The Subgroup agreed to incorporate this discussion into the planned agenda
item of universal immunisation of children with seasonal influenza vaccine
at the scheduled September 2006 meeting
10. Articles for Information JCVI/RP/FLU(06)7
The Committee's attention was drawn to the following papers for information.
- Antiviral letter to the profession
- Media Relations: CDC's Advisory Committee Recommends Expanded Influenza
Vaccinations for Children 2006
11. Any other business
Three further items were tabled for discussion;
(a) Confirmation of the wording of the Multiple Sclerosis (MS) at risk
group of patients.
The Subgroup agreed that "MS and related conditions" would be
the wording used to describe this group of patients
(b) A draft outline of an operating procedure for the JCVI influenza
subgroup.
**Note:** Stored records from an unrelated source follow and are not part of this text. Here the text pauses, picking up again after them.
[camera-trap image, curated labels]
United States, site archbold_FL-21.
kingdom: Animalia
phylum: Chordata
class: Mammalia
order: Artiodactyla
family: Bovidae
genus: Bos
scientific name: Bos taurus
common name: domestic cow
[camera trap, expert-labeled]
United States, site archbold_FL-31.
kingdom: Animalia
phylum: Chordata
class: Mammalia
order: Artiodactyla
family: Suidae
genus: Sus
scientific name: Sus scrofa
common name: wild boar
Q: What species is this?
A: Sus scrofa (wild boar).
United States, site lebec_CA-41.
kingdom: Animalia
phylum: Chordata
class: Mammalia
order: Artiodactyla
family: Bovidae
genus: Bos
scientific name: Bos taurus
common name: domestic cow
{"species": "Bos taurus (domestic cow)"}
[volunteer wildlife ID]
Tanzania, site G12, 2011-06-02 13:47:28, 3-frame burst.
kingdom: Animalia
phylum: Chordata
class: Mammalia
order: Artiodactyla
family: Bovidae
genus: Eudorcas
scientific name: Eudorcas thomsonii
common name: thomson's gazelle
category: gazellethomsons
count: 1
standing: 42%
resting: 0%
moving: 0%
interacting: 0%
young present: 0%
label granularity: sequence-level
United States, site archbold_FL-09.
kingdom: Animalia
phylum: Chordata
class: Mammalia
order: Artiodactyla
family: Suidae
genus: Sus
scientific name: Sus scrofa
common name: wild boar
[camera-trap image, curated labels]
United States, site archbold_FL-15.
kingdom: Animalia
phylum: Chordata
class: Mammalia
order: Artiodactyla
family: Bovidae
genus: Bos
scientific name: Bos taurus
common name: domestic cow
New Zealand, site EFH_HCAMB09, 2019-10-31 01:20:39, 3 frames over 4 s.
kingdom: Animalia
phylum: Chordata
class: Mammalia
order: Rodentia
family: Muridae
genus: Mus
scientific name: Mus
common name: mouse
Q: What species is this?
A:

In summary, in future two meetings a year will be scheduled,
in March and September, with different agendas, the March meeting concentrating
on lessons from the previous year, and the September one of policy review.
The aim is to structure the work efficiently in the context of an overall
timetable that incorporates the work of other groups which impact on the
seasonal flu campaign e.g. ordering flu vaccine supplies, negotiating
with BMA GPC, CMO announcement. The Subgroup agreed that this was a good
way forward.
(c) An enquiry as to whether Addison's disease and hypopituitarism have
been considered as an at-risk group. This group of patients has not been
considered as a separate 'at risk' group. The committee highlighted it
as a topic to return to at a later date as part of the forward planning
agenda.
12. Date of next meeting
Early September 2006. Members will be contacted with a suitable date.